Prior to moving in, Violet's favorite teacher was murdered in the same apartment building. Soon after Phil begins work, a series of disappearances take place, and Rose develops a strange fascination with one of the other supers, Walter, who, in addition to being mysterious, also happens to dabble in black magic. Phil begins to suspect that Walter is behind the mysterious disappearances.

It is eventually revealed that Rose is Violet's twin sister, and she died alongside her mother. She appears to Phil as a ghost and leads him to commit the murders in the building; Phil's victims see Rose just before they die. Walter's experiments with black magic are attempts to get rid of Rose's ghost.

==Cast==
- Patrick Flueger as Phil Lodge
- Taylor Richardson as Violet Lodge
- Mattea Conforti as Rose Lodge
- Val Kilmer as Walter
- Louisa Krause as Beverly
- Paul Ben-Victor as Mr. Johnson
- Yul Vazquez as Julio
- Alex Essoe as Ms. Daigle
- Luke Edwards as Brad
- Justine J. Hall as Sofia

==Production==
On August 13, 2018, it was announced that Saban Films had acquired the rights to the film.

==Reception==
On the review aggregator Rotten Tomatoes, the film holds an approval rating of 40%, based on 10 reviews, with an average rating of 4.9/10.
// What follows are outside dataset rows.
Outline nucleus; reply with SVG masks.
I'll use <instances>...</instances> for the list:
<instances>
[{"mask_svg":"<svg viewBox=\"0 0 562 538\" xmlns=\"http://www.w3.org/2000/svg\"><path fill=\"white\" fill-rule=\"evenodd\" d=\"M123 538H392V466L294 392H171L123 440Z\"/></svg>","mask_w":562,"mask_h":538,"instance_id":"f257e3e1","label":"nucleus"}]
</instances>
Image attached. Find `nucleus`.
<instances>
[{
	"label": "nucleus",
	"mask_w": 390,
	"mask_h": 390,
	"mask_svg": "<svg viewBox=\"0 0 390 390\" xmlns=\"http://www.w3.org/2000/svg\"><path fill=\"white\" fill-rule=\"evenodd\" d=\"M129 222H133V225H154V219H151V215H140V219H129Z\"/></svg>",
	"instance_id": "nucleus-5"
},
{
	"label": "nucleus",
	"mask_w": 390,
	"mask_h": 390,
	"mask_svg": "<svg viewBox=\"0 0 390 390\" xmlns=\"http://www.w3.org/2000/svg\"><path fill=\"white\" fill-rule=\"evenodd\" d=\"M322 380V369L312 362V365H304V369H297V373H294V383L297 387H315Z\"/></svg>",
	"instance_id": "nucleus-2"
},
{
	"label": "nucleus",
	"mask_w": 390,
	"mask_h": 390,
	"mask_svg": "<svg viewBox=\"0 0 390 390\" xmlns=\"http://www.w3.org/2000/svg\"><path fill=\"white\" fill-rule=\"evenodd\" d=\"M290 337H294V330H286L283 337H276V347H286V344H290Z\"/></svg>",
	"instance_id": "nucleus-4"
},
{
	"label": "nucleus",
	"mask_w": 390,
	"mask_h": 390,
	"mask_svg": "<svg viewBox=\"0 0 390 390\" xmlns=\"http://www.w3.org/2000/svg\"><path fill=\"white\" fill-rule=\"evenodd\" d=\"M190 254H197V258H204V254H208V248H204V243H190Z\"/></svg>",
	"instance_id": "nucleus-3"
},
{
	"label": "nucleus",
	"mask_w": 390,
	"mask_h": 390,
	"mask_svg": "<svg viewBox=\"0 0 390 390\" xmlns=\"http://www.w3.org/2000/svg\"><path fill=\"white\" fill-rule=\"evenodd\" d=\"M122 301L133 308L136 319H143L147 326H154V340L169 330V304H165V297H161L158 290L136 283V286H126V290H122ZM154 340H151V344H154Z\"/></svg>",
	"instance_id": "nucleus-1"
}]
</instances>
Noel Murray of the Los Angeles Times gave it a negative review but wrote, "Still, even bad horror movies can have their pleasures, and here it's Kilmer who gives The Super a kick." Maitland McDonagh of Film Journal International reviewed it positively, writing, "How surprising the story's twist ending turns out to be depends on how thoroughly steeped in horror moves the viewer is, but it's well executed down to small details like the creepy clown puzzle with which little Rose likes to play." Frank Scheck of The Hollywood Reporter also gave it a good review, writing that "it offers a few decent scares as well as the opportunity for Val Kilmer to once again display his unique brand of screen charisma."